7. Termination Procedures and Compensation During Dispute.
7.1 Notice of Termination. After a Change in Control and during the Term, any purported termination of the Executive’s employment (other than by reason of death) shall be communicated by written Notice of Termination from one party hereto to the other party hereto in accordance with Section 11 hereof. For purposes of this Agreement, a “Notice of Termination” shall mean a notice which shall indicate the specific termination provision in this Agreement relied upon and shall set forth in reasonable detail the facts and circumstances claimed to provide a basis for termination of the Executive’s employment under the provision so indicated. Further, a Notice of Termination for Cause (and the subsequent special Board meeting to determine whether Cause exists) shall be in accordance with the provisions set forth in Section 6(b) of the Retirement Agreement.

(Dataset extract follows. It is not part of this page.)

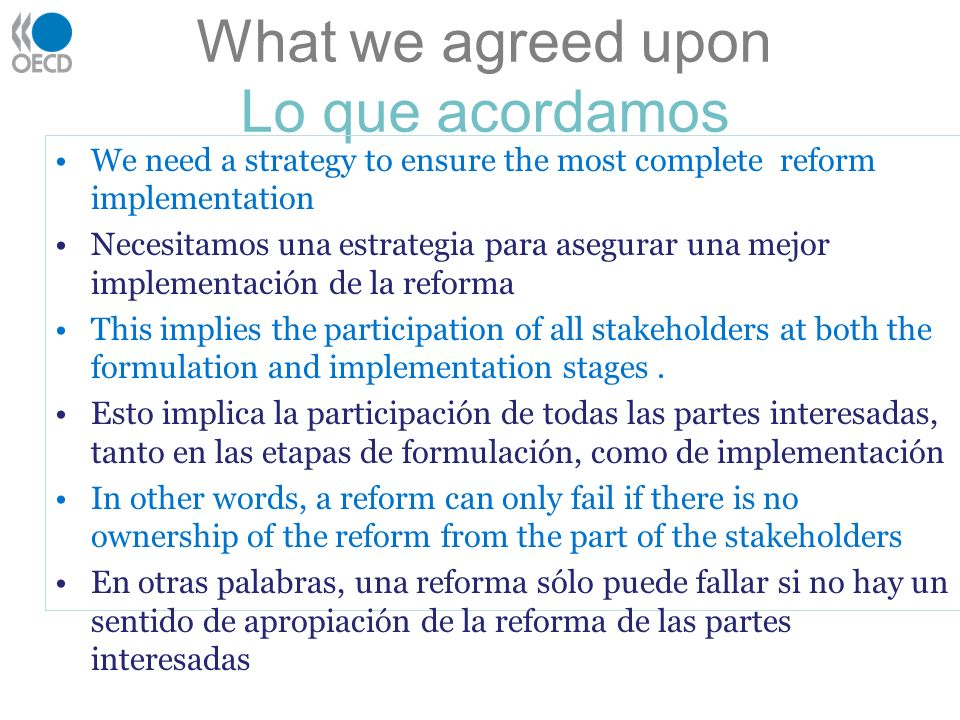 What we agreed Lo que acordamos Capacity building is essential, i.e.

7.2 Date of Termination. “Date of Termination,” with respect to any purported termination of the Executive’s employment after a Change in Control and during the Term, shall mean (i) if the Executive incurs a separation from service due to Disability, thirty (30) calendar days after Notice of Termination is given (provided that the Executive shall not have returned to the full-time performance of the Executive’s duties during such thirty (30) calendar day period), and (ii) if the Executive incurs a separation from service for any other reason, the date specified in the Notice of Termination (which, in the case of a termination by the Company, shall be the 30th calendar day after Notice of Termination is given (except in the case of a termination for Cause, in which case the Date of Termination will be determined in accordance with Sections 6(b)(ii) and 6(d) of the Retirement Agreement) and, in the case of a termination by the Executive, shall not be less than fifteen (15) calendar days nor more than sixty (60) calendar days, respectively, from the date such Notice of Termination is given).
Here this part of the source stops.